Copy the material below with every instance of "petal" changed to "blossom" and everything else unchanged. Omit the pictures.

═══

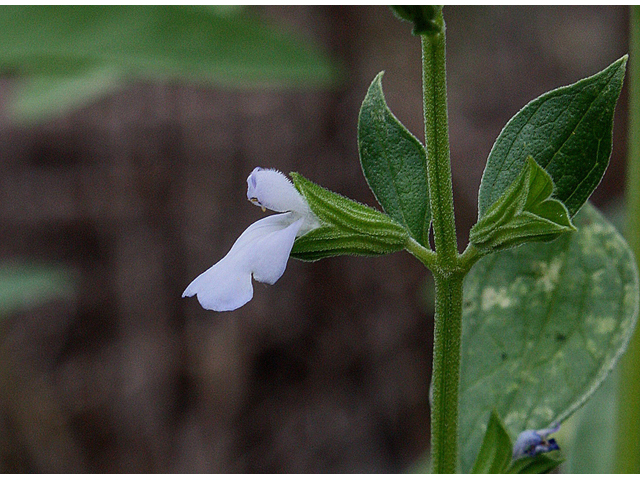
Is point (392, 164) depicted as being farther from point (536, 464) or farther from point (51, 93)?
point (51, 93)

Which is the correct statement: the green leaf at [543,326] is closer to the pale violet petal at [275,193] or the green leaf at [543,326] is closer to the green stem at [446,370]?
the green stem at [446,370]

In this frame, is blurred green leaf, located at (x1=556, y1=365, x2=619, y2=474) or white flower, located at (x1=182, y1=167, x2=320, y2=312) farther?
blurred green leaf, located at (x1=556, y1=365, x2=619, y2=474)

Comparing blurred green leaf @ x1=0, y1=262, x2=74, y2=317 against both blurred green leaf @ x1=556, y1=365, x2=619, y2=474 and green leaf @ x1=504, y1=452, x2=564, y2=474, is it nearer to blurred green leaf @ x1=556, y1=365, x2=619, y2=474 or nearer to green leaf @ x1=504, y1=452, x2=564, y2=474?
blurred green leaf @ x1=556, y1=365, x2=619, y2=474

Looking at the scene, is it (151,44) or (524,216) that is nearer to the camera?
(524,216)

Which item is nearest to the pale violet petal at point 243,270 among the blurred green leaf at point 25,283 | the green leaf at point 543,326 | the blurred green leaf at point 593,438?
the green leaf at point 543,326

═══

Finished task:
Is point (392, 164) depicted as being farther from point (536, 464) or farther from point (51, 93)?
point (51, 93)

Which is the correct statement: the green leaf at [543,326] is closer to the pale violet blossom at [275,193] or the green leaf at [543,326] is closer to the green stem at [446,370]?
the green stem at [446,370]

In this frame, is blurred green leaf, located at (x1=556, y1=365, x2=619, y2=474) or white flower, located at (x1=182, y1=167, x2=320, y2=312) farther?
blurred green leaf, located at (x1=556, y1=365, x2=619, y2=474)

Comparing blurred green leaf @ x1=0, y1=262, x2=74, y2=317 against both blurred green leaf @ x1=556, y1=365, x2=619, y2=474 and green leaf @ x1=504, y1=452, x2=564, y2=474, is it nearer to blurred green leaf @ x1=556, y1=365, x2=619, y2=474 or nearer to green leaf @ x1=504, y1=452, x2=564, y2=474?
blurred green leaf @ x1=556, y1=365, x2=619, y2=474

Looking at the scene, is it (151,44) or (524,216) that is nearer to the camera?
(524,216)

Which item is nearest to the pale violet blossom at point 243,270 among the blurred green leaf at point 25,283 | the green leaf at point 543,326 | the blurred green leaf at point 593,438?
the green leaf at point 543,326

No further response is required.